The corner, la pretérita serie de David Simon, ahonda en aquello que The Wire tenía por menos interesante: el drama humano de los drogadictos. Uno siente pena, lástima, compasión, el abanico entero de sentimientos loables. Pero en The Wire ellos no eran el argumento principal. Ni nosotros, los espectadores, ávidos de corruptelas y cinismos, queríamos que lo fuesen. Nos interesaba mucho más el eterno juego de los policías y ladrones, de los políticos que no quieren o no pueden mover un dedo por sus ciudadanos. Uno ve desfilar en The corner a los yonquis desdentados, y no puede remediar que el bostezo o el desinterés asomen la patita de vez en cuando. Y eso que es -faltaría más, tratándose de David Simon- una serie cojonuda, concienzuda, verosímil, de actores en estado de gracia y líneas de guión de la más alta literatura callejera. Como en The Wire, vamos. Pero aquí ya no hay escuchas, ni griegos, ni politicastros, ni Stringer Bells, ni Marlos, ni McNulties…  Sólo la tragedia humana de quien cae devorado por la adicción. Sólo.

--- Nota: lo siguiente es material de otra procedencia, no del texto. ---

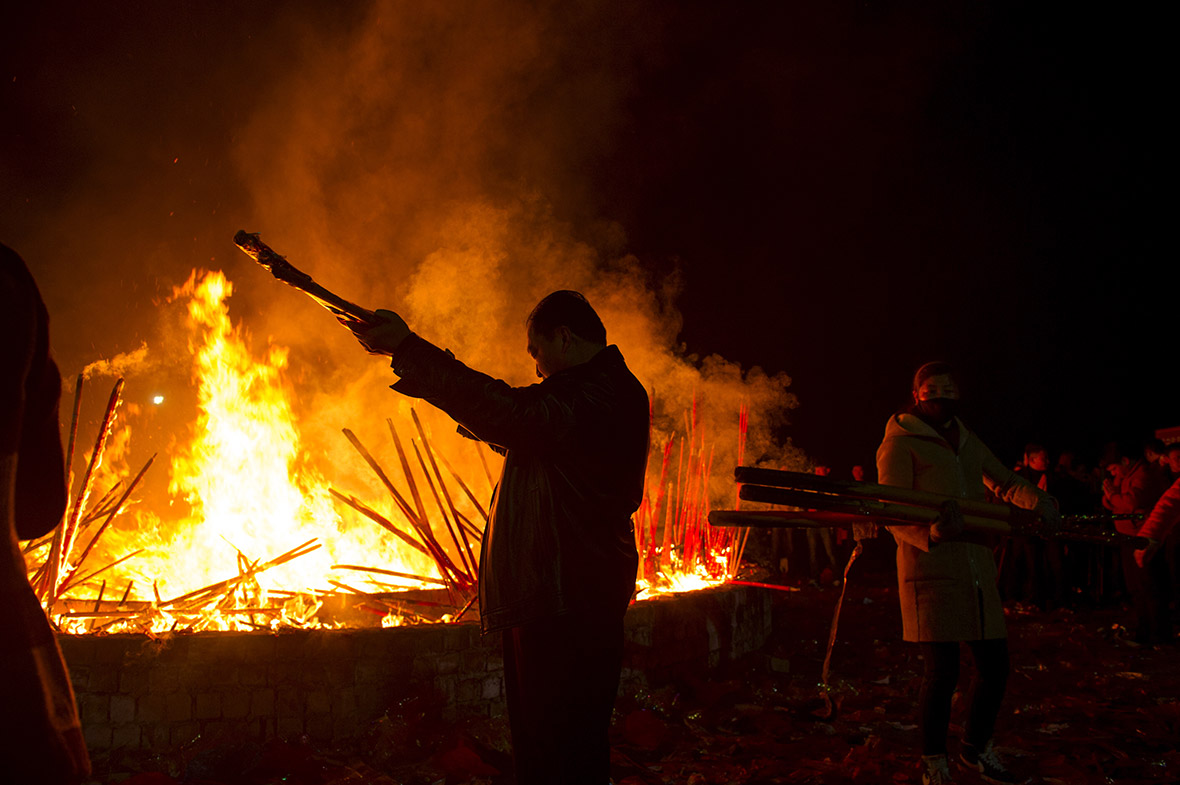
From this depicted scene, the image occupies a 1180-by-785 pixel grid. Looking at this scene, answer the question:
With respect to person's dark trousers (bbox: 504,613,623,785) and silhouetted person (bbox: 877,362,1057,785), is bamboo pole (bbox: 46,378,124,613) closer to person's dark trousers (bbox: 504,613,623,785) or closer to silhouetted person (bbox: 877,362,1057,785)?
person's dark trousers (bbox: 504,613,623,785)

Ocurre además, en The corner, que muchos actores que luego en The Wire hicieron de policías, aquí hacen de yonquis, o de camellos, con el mismo telón de fondo de las esquinas y los barrios degradados. A los pocos meses de haber terminado con The Wire, uno se encuentra a los perseguidores haciendo de perseguidos; a los cacheadores haciendo de cacheados. Y el cerebro humano, que siempre es tan torpe, y tan remiso a los cambios, piensa que a estos tipos finalmente los echaron de la policía, con tanto recorte presupuestario y tanta puñalada trapera, y que ahora vagan por las calles comprando droga con sus pensiones raquíticas. En fin. No quiero pensar qué extrañas relaciones establecerá mi cerebro cuando dentro de unas semanas encare Treme, la que dicen nueva obra maestra de David Simon.